Wien: Migranten als Pflegeeltern dringend gesucht

AUF EINEN BLICK
  • Pflegeeltern: In Wien gibt es 518 Pflegefamilien und 45 Krisenpflegefamilien, die Kinder aufnehmen, deren Eltern sich nicht um sie kümmern können. Die Stadt Wien will nun gezielt Migrantenfamilien dafür gewinnen.
  • www.pflegemama.at

06.07.2011 | 17:37 | Ania Haar

Die Stadt Wien will vermehrt Menschen mit Migrationshintergrund als Pflegeeltern gewinnen .Migrantische Pflegefamilien würden sogar zusätzliche Kompetenzen mitbringen, die einer österreichischen Familie fehlen.

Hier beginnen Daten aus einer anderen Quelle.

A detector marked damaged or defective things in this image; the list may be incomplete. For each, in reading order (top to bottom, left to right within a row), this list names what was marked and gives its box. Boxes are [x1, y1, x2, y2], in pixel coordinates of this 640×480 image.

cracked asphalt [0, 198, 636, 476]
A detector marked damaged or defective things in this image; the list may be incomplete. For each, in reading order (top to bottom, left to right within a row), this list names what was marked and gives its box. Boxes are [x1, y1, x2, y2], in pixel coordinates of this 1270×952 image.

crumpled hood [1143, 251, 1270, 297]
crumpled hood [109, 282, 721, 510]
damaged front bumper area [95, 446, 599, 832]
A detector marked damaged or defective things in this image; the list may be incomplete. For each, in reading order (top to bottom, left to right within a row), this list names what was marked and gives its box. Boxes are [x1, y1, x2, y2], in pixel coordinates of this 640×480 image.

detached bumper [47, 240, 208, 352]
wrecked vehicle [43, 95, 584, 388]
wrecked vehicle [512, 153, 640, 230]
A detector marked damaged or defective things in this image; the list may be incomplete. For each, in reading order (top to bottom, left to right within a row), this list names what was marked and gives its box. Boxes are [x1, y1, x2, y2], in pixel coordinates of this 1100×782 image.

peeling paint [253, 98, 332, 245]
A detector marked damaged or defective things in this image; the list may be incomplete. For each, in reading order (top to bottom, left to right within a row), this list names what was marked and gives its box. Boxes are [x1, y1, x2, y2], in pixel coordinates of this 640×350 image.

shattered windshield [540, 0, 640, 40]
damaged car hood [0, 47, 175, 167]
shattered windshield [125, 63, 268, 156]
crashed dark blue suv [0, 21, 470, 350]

Wien. Elena hat große Kulleraugen und keinen Pass. Entspannt liegt sie im Kinderwagen und zeigt auf ihre neuen Sandalen. Sie wirkt rundherum glücklich. Und das ist nicht selbstverständlich, denn obwohl das rumänische Mädchen noch nicht einmal ein ganzes Jahr alt ist, hat es schon einiges durchgemacht. „Ich kenne ihre Geschichte nicht genau“, sagt Eva Kordulova, „und ich will auch nicht alles wissen.“ Was sie weiß ist, dass Elena irgendwann wieder abgeholt werden wird.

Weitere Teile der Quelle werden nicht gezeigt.